The findings of this study corroborates that of De Jager (2012) and Coutinho and Junior (2009) in the overall effect of electronic visual media on learning. There however seem not to be enough evidence from this study on its effect on specific learning outcome. It is possible that the period of exposure to media during the study was too short for its effect on specific outcome measures to be felt. Also the extent to which the experimental group devoted time to viewing the recoded digital versatile disc (DVD and VCD) given to them may have consequently reduced impact. While the control group had ample opportunity to regularly learn from the text material illustrated with diagrams, the experimental group relied only on a limited viewing period which is determined by availability of power and study time. The result of this study is a contrast to that reported by [5]. This is understandable viewed from the premise that her study was a survey which drew conclusions from perceptions of the subjects. While De Jager’s data were qualitative, this present study based its findings on quantitative data. Variables were also manipulated in an experimental setting. Other possible reasons for the difference may be the nature of the sample and some cultural/background factors that affect school performance. Despite these differences, the overall impact of media on learning tends to be the same in the two studies.

5. Conclusion / Recommendation

While educators are in search of methods and techniques for improving science teaching and learning, there is the need to understand that the application of technology must be ruled by certain acceptable conditions if it must yield the expected outcome results. One of the possible interferences to learning from DVDs/CDs is focusing on the entertainment and aesthetic aspect of Television to the detriment of academic purposes. This may have hindered achievement of the specific measure outcome in this study.
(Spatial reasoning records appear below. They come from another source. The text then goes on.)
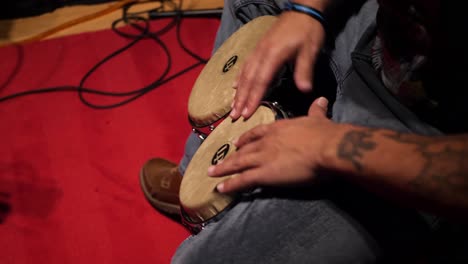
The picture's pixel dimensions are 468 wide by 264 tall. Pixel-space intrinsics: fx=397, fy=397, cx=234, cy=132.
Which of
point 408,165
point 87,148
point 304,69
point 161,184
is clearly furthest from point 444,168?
point 87,148

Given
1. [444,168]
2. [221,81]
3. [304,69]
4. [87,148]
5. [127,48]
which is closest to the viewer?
[444,168]

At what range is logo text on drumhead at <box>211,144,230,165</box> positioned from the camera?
0.71 m

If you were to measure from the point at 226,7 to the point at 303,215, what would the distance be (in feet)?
1.95

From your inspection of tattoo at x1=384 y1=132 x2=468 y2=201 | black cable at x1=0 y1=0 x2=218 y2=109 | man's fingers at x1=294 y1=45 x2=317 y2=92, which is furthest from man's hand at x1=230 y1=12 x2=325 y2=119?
black cable at x1=0 y1=0 x2=218 y2=109

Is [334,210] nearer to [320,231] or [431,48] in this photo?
[320,231]

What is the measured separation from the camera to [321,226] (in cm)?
60

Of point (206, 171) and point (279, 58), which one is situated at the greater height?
point (279, 58)

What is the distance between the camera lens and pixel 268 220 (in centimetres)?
61

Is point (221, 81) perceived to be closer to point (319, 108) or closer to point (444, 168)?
point (319, 108)

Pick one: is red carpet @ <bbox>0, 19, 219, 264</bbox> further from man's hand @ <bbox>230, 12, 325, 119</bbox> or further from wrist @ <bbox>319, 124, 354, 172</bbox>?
wrist @ <bbox>319, 124, 354, 172</bbox>

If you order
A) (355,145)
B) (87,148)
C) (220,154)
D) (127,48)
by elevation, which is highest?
(355,145)

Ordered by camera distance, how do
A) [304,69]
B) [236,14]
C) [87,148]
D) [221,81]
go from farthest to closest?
[87,148]
[236,14]
[221,81]
[304,69]

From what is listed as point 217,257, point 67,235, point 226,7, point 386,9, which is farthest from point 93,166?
point 386,9

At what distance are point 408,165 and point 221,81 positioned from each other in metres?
0.43
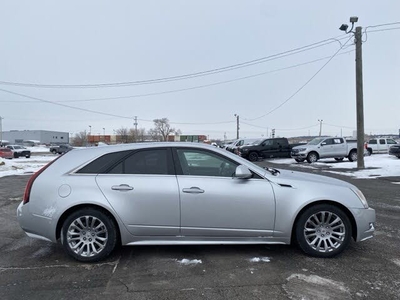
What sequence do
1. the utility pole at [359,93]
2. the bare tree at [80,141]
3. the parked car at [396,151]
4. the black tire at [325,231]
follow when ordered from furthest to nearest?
the bare tree at [80,141]
the parked car at [396,151]
the utility pole at [359,93]
the black tire at [325,231]

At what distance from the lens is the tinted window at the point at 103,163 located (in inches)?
167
On this premise,

There are inherent educational benefits of integrating visual media into science classrooms

Visual media should be used alongside other techniques because of inherent power interference in developing countries like Nigeria.

Visual media for educational purposes should be prepared with attention paid to attributes that enhance direct focusing and highlight of the Visual media to attract and sustain learners’ attention while viewing.

There is need for more extended study that will afford learners proper understanding and adaptability to the academic qualities of visual media. This is because such outcomes as attitude are known to develop gradually over time but has tremendous effect on other outcome measures.